“La Forestale abbandonata come un avamposto di frontiera”
Due agenti per un territorio di 37 comuni e 7 parchi. La risposta del Ministero: «Non possiamo mandare i rinforzi»
Quasi quaranta comuni e sette parchi naturali. È il territorio che devono coprire, ormai da anni, i due agenti in forza al corpo forestale dello stato. Lavoro d’ufficio, pattugliamenti, emergenze, per un’area che va dal Parco del Lura di Saronno fino al Rile Tenore Olona alle porte di Varese, con in mezzo la vastissima zona verde del Parco Pineta. In questi giorni è arrivata una lettera in comune a Tradate che conferma l’impossibilità di implementare l’organico del personale di servizio. Lettera inviata dal Ministero delle politiche agricole, firmata dal il capo del Corpo Forestale dello Stato, Cesare Patrone e indirizzata al sindaco di Tradate, Stefano Candiani, che da anni avanza richieste per ottenere il potenziamento degli uomini sul territorio. Il primo cittadino ormai definisce i due agenti «abbandonati come un avamposto di frontiera».
«L’esiguità delle dotazioni organiche e numerosi pensionamenti volontari – si legge nella lettera di Patrone – hanno generato una diffusa carenza di personale sul territorio, con la conseguenza che in più zone del paese è dato riscontrare situazioni analoghe». «Per poter valutare la possibilità di un incremento dell’organico della stazione interessata – prosegue il documento – occorrerà attendere nuove assunzioni. In ogni caso si assicura l’impegno a mantenere inalterato il contingente di personale in servizio».
«C’è proprio da farsi una risata a leggere queste poche righe – commenta il sindaco Candiani -. È evidente che chi scrive non conosce la nostra realtà: mantenere inalterato l’organico attuale? Voglio vedere come fanno a diminuirlo. Sono in due, vorrebbe dire cancellarlo. Due uomini che oggi sono oberati di lavori di ufficio con poco tempo per stare sul territorio. Dicano semplicemente la verità, che non c’è alcuna intenzione di migliorare il servizio sul territorio».

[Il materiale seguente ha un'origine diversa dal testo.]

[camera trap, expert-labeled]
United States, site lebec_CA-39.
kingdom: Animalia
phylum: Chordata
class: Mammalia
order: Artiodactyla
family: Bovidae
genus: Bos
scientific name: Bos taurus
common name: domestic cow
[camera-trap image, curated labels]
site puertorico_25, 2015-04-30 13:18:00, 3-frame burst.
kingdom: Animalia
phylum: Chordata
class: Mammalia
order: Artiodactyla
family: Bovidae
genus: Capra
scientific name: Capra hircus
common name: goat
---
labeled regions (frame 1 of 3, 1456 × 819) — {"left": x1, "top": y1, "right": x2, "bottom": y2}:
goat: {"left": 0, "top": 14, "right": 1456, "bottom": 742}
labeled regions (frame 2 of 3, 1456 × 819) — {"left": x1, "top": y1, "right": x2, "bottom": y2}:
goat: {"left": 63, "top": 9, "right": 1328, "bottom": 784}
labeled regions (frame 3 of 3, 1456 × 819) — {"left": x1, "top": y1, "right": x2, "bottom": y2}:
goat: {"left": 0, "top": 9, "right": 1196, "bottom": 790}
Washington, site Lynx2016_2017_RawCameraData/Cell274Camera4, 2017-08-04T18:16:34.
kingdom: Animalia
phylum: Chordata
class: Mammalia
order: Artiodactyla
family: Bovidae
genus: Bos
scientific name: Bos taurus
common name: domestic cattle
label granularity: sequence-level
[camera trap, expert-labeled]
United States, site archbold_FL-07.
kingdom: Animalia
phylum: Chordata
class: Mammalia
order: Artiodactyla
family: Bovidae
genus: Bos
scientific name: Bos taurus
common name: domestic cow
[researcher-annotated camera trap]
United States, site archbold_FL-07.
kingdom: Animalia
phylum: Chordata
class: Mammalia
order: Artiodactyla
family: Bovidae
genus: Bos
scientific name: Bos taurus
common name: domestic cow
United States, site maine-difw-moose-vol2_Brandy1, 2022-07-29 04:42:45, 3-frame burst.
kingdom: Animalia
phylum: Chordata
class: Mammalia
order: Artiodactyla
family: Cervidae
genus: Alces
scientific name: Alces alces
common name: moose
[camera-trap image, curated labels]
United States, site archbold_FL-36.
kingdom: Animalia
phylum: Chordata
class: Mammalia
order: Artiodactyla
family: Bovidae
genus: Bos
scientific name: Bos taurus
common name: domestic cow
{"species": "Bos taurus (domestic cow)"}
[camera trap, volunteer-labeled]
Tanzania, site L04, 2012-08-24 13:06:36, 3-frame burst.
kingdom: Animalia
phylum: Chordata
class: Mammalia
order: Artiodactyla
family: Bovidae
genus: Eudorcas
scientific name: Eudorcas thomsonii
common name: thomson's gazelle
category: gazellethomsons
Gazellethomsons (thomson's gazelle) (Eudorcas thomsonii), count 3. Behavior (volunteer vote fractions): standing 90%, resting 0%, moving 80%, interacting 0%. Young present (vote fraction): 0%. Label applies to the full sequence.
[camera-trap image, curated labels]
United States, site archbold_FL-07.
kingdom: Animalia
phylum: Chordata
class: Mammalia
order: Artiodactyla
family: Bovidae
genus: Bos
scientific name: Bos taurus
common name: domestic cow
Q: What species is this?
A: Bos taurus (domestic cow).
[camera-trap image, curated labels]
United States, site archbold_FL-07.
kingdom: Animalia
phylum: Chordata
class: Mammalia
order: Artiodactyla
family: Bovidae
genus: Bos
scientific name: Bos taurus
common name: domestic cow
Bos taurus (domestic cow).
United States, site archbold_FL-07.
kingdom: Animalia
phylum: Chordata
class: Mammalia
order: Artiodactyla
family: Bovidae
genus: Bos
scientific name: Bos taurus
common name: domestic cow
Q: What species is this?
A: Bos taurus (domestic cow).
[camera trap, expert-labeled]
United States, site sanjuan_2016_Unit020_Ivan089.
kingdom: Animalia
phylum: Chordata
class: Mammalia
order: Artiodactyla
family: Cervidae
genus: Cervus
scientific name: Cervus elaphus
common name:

Candiani si chiede quindi perché il servizio non venga passato alla Regione «come previsto anche dalla Costituzione. Purtroppo, da quel che mi è dato conoscere, è stato lo stesso Patrone a dare parere sfavorevole al passaggio di incarichi alla Regione. Sul territorio abbiamo anche realizzato una caserma che può ospitare anche sei agenti, ma è tutto inutile se poi i rinforzi chiedono il trasferimento dopo pochi giorni».
Il primo cittadino fa riferimento all’arrivo di una terza persona in organico, avvenuto un anno fa circa. Subito dopo l’impiego venne chiesto il trasferimento per il ricongiungimento familiare. «Non è possibile andare avanti in questa situazione se si vuole difendere e valorizzare le nostre aree verdi – conclude Candiani -. Abbiamo fatto la nostra parte mettendo a disposizione una caserma nuova di zecca. Ma francamente mi sembra sia stato tutto abbandonato come un avamposto di frontiera».